Ugh, what do we know, of course it gets far, far worse...
Intel actively uses NDAs to silence the security teams and lie to its customers. Now those NDAs ran out on November 12th so we get to check what Intel prevented from being disclosed. Above "new" Zombiload ain't new,
"new" TSX Asynchronous Abort ain't new. Intel told us we could be secured against with software updates? No,
the wording of choice is rather "mitigate any potential security threats", and stuff like Jump Conditional Code is not even being handled as security issue, but is bound to
reduce gaming performance some more.
But back to Intel's (ab)use of NDAs, part of the security team that found Zombiload is from Austrian Technical University of Graz, and German language
futurezone.at did an interview with its member Daniel Gruss (going to paraphrase his major answers):
- When Intel falsely claimed Cascade Lake were not affected by Zombiload the team couldn't object due to the NDA.
- The NDA was extended to November on very short notice. Now it looks it was only done to not endanger sales of the then upcoming products (i.e. mislead the customers).
- Thinks no software can fix the vulnerabilities, suggests turning off TSX, and in general Hyper Threading.
Timeline of the MDS Attack disclosure (bolded text is from source):
On Sep 29, 2018, we submitted several proof-of-concept exploits (PoCs) for a number of RIDL variants to Intel. Despite our many attempts, we received no technical feedback/questions on our submission except that Intel was working on the mitigations.
In fact, due to a lack of transparency on Intel's part, we only got a complete picture on Intel's MDS disclosure plan on May 10, 2019, just 4 days before public disclosure. We were able to find the microcode updates published by Intel online and tested them on May 11. We quickly found that Intel's fixes did not fully mitigate the vulnerabilities we had reported in Sep 2018 and immediately informed Intel.
On May 13, 2019, just one day from the RIDL/MDS public disclosure date, Intel requested TAA and any other RIDL issues that were not mentioned in the MDS whitepaper to be placed under a new last-minute embargo until Nov 12, 2019. At the request of Intel, and to protect users, we complied to the new embargo, withheld several details from the RIDL paper (leaving only some traces of our results in Table I), and did not release our now public RIDL test suite.
On July 3, 2019, we finally learned that, to our surprise, the Intel PSIRT team had missed the PoCs from our Sep 29 submission, despite having awarded a bounty for it, explaining why Intel had failed to address - or even publicly acknowledge - many RIDL-class vulnerabilities on May 14, 2019.
On Oct 15, 2019, we learned that Intel had not found this issue internally and the only other independent finder was the Zombieload team, which disclosed TAA to Intel in April, 2019.

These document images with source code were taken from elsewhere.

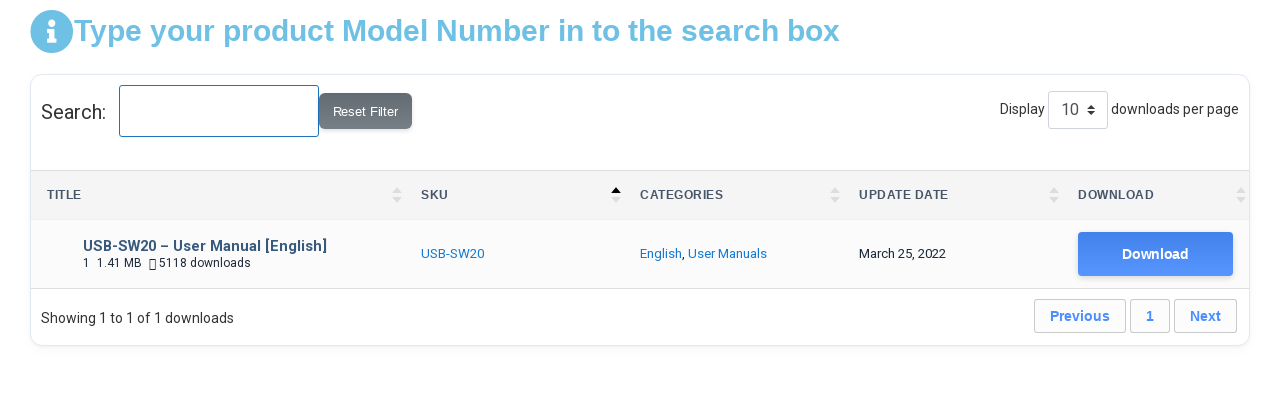

--- FILE ---
content_type: image/svg+xml
request_url: https://s39916.pcdn.co/wp-content/plugins/download-manager/assets/images/sort_asc.svg
body_size: 100
content:
<?xml version="1.0" encoding="utf-8"?>
<!-- Svg Vector Icons : http://www.onlinewebfonts.com/icon -->
<!DOCTYPE svg PUBLIC "-//W3C//DTD SVG 1.1//EN" "http://www.w3.org/Graphics/SVG/1.1/DTD/svg11.dtd">
<svg version="1.1" xmlns="http://www.w3.org/2000/svg" xmlns:xlink="http://www.w3.org/1999/xlink" x="0px" y="0px" viewBox="0 0 1000 1000" enable-background="new 0 0 1000 1000" xml:space="preserve">
<g><path d="M193.8,377.5h612.5L500,10L193.8,377.5z"/><path fill="#ddd" d="M806.2,622.5H193.8L500,990L806.2,622.5z"/><path d="M806.2,622.5"/></g>
</svg>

On Oct 25, 2019, we tested Intel's latest microcode update, and still saw leaks with the VERW mitigation enabled, using the RIDL PoCs we shared with Intel in May 2019. We notified Intel and shared a polished PoC to make the issue clear. Intel requested a new embargo and yet suggested adding the following to our RIDL addendum: "A new microcode update release by Intel in November is required to adequately address the issue".
On Nov 12, 2019, TAA and the other scheduled RIDL issues are disclosed. Unfortunately, we believe that, given the piecemeal (variant-by-variant) mitigation approach pursued by Intel, RIDL-class vulnerabilities won't disappear any time soon.
Everybody involved in this continuous mess at Intel needs to have a long hard look into the mirror (and ideally change profession thereafter).